This is a prospective, multicenter, single-arm, open-label clinical study of the commercially available TECNIS Toric II IOL. The study will be conducted in up to 192 subjects needing unilateral or bilateral cataract surgery in up to 8 sites in United States (US). The subjects will be followed for up to 3-months postoperatively.

Condition or Disease Intervention/Treatment Phase
  • Device: TECNIS® Toric II
 N/A

Study Design

Study Type:
Interventional
Actual Enrollment :
125 participants
Allocation:
N/A
Intervention Model:
Single Group Assignment
Masking:
None (Open Label)
Primary Purpose:
Treatment
Official Title:
Clinical Investigation of Rotational Stability of the TECNIS® Toric II Intraocular Lens
Actual Study Start Date :
Jun 11, 2020
Actual Primary Completion Date :
Apr 6, 2021
Actual Study Completion Date :
Jun 1, 2021

Arms and Interventions

Arm Intervention/Treatment
Experimental: TECNIS® Toric II

Subjects will be implanted in one or both eyes with the study lens

Device: TECNIS® Toric II
Toric Intraocular Lens

Outcome Measures

Primary Outcome Measures

  1. Percentage of Eyes With ≤ 5º Lens Axis Misalignment From the Intended IOL Axis of Orientation at the 1-week Postoperative Visit [1 week postoperative]

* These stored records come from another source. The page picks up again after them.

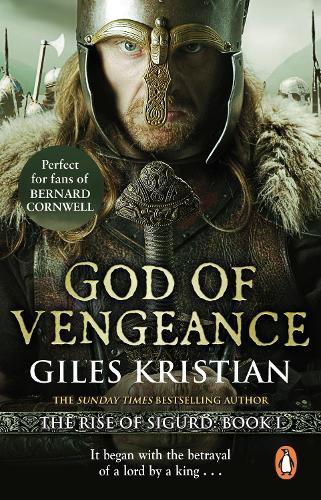 God of Vengeance: (The Rise of Sigurd 1) - Sigurd (Paperback)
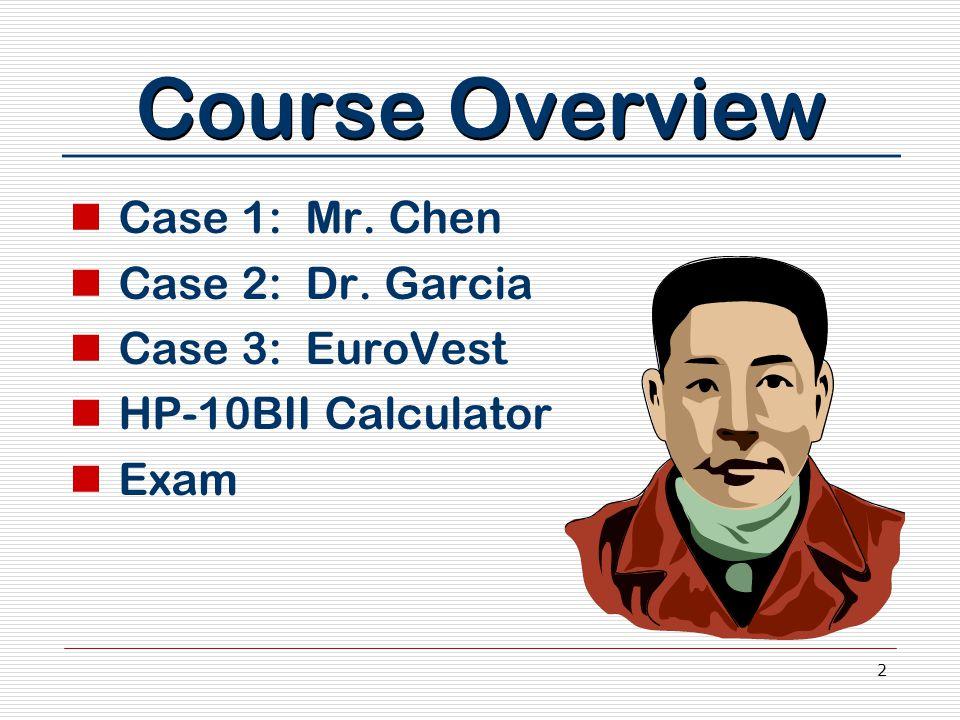 2 Course Overview Case 1: Mr. Chen Case 2: Dr. Garcia Case 3: EuroVest HP-10BII Calculator Exam
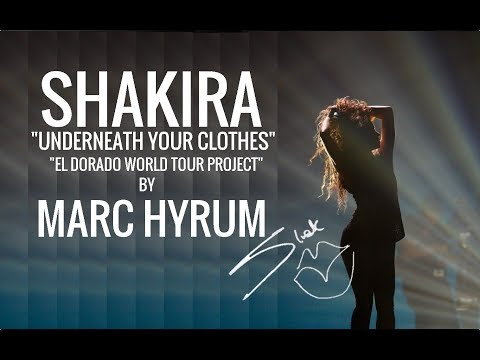 "Shakira ""Underneath Your Clothes"" El Dorado World Tour Project  DVD Restored"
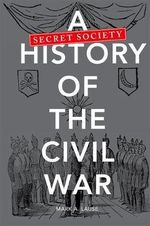 Secret Society History of the Civil War - Mark A. Lause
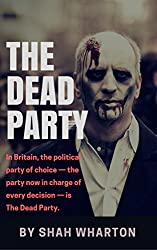 The Dead Party: A British Political Satire ... With Zombies.
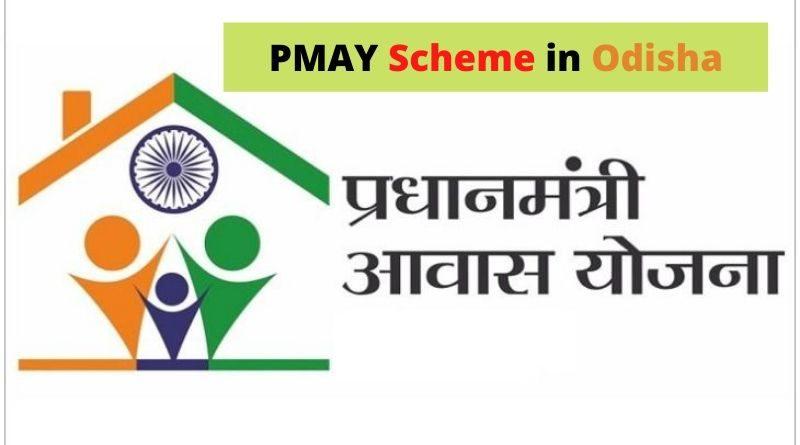 PMAY Scheme in Odisha
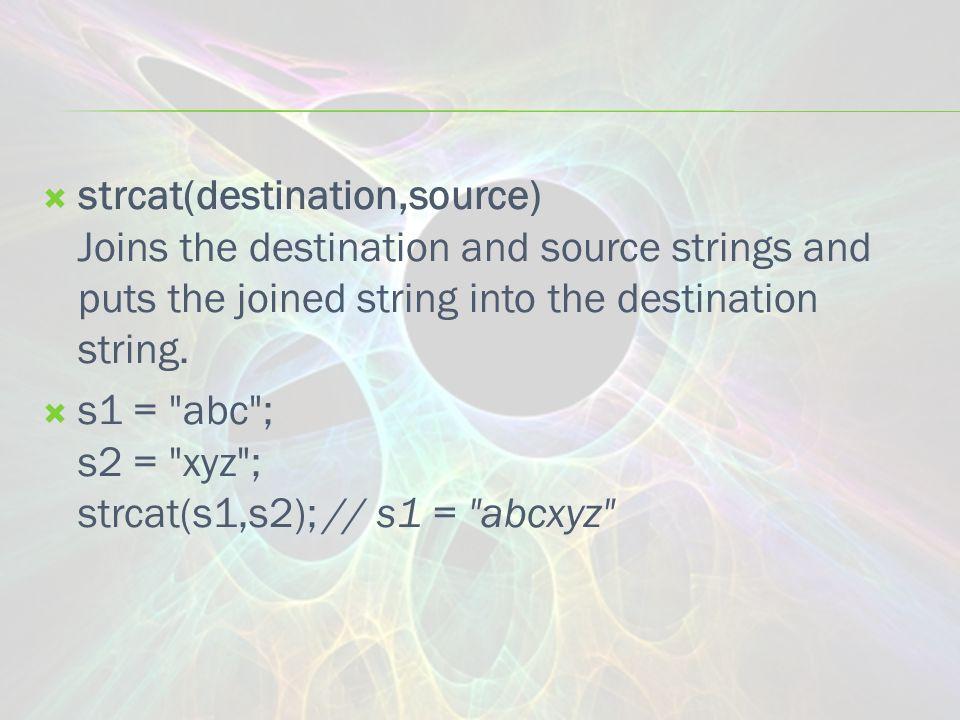  strcat(destination,source) Joins the destination and source strings and puts the joined string into the destination string.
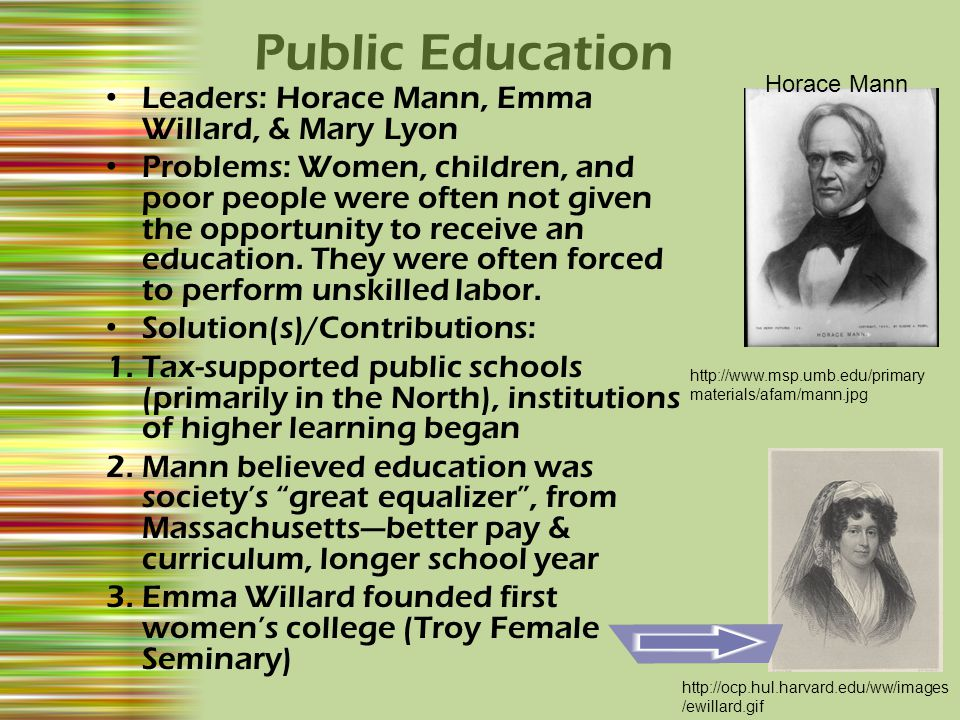Leaders: Horace Mann, Emma Willard, & Mary Lyon Problems: Women, children, and poor people were often not given the opportunity to receive an education.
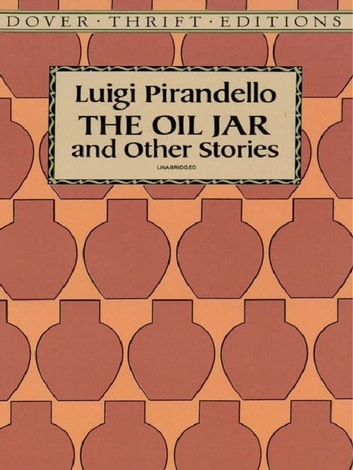 The Oil Jar and Other Stories ebook by Luigi Pirandello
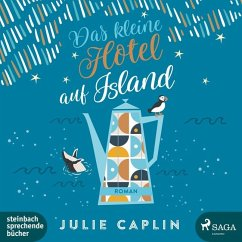 Das kleine Hotel auf Island / Romantic Escapes Bd.4 (2 MP3-CDs) - Caplin, Julie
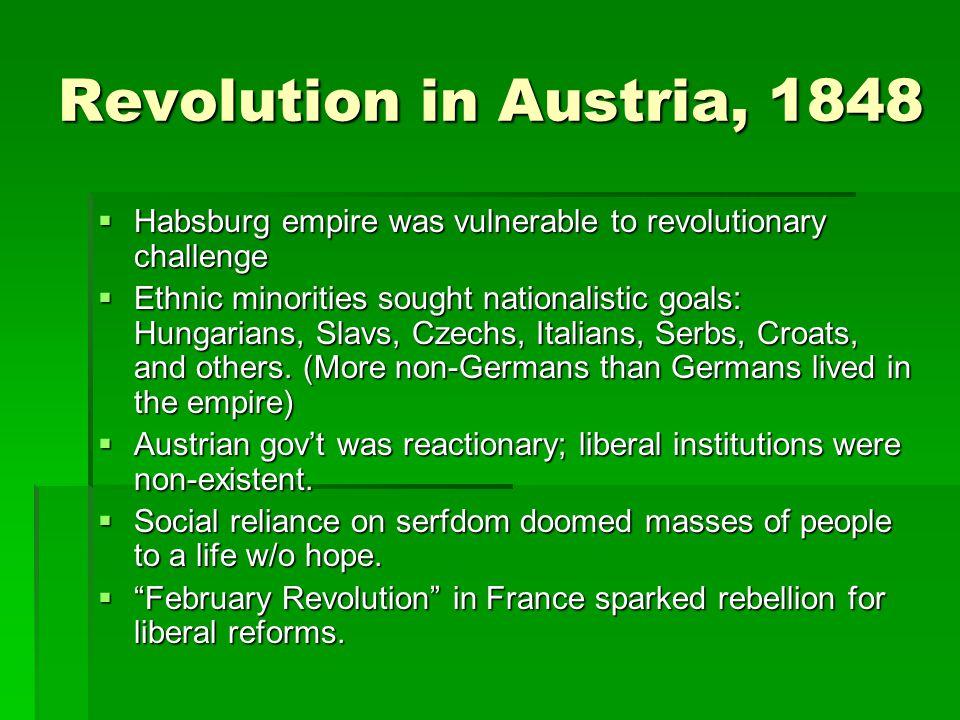 Revolution in Austria, 1848 Habsburg empire was vulnerable to revolutionary challenge.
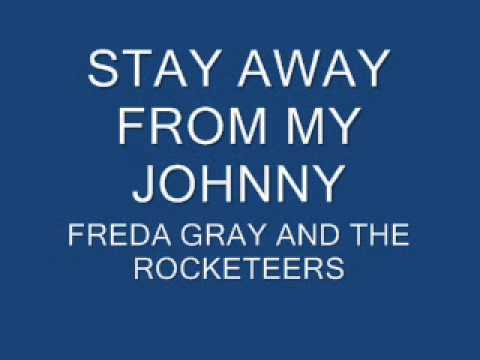 STAY AWAY FROM MY JOHNNY - FREDA GRAY AND THE ROCKETEERS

    Absolute difference between intended IOL axis of orientation (immediately at the end of surgery) and follow-up visit(s) were measured by a photographic based method.

Eligibility Criteria

Criteria

Ages Eligible for Study:
22 Years and Older
Sexes Eligible for Study:
All
Accepts Healthy Volunteers:
No
Inclusion Criteria:

  1. Minimum 22 years of age;

  2. Unilateral or Bilateral cataracts for which cataract extraction and posterior chamber IOL implantation have been planned;

  3. Pre-existing corneal astigmatism of one diopter or greater;

  4. Predicted residual refractive cylinder based on toric IOL calculator, considering surgically induced astigmatism (SIA) and posterior corneal astigmatism (PCA) must be ≤0.50 D;

  5. Potential for postoperative BCDVA of 20/30 Snellen or better;

  6. Clear intraocular media other than cataract in each eye;

  7. Availability, willingness and sufficient cognitive awareness to comply with examination procedures and study visits;

  8. Signed informed consent form (ICF) and health insurance portability and accountability act (HIPAA) authorization;

  9. Ability to understand and respond to a questionnaire in English.

Exclusion Criteria:

  1. Irregular corneal astigmatism;

  2. Any corneal pathology/abnormality other than regular corneal astigmatism or corneal instability due to contact lens wear;

  3. Previous corneal or intraocular surgery;

  4. Inability to focus or fixate for prolonged periods of time (e.g., due to strabismus, nystagmus, etc.);

  5. Any pupil abnormalities (non-reactive, fixed, or abnormally shaped pupils);

  6. Dilated pupil size of < 6.0 mm;

  7. Recurrent severe anterior or posterior segment inflammation or uveitis;

  8. Subjects with conditions associated with increased risk of zonular rupture, including capsular or zonular abnormalities that may lead to IOL decentration, including pseudoexfoliation, trauma, or posterior capsule defects;

  9. Known ocular or systemic disease that, in the opinion of the investigator, may affect visual acuity or require surgical intervention during the course of the study, [macular degeneration, cystoid macular edema, proliferative diabetic retinopathy (severe), uncontrolled glaucoma, irregular corneal astigmatism, choroidal hemorrhage, concomitant severe eye disease, extremely shallow anterior chamber, microphthalmos, non-age related cataract, severe corneal dystrophy, severe optic nerve atrophy, etc.];

  10. Use of systemic or ocular medications (e.g., Flomax) that may affect vision including prior, current, or anticipated use during the course of the study that may, in the opinion of the investigator, confound the outcome or increase the risk to the subject (e.g., poor dilation or a lack of adequate iris structure to perform standard cataract surgery);

  11. Patient is pregnant, plans to become pregnant, is lactating or has another condition associated with the fluctuation of hormones that could lead to refractive changes;

  12. Concurrent participation or participation within 30 days prior to the preoperative visit in any other clinical study.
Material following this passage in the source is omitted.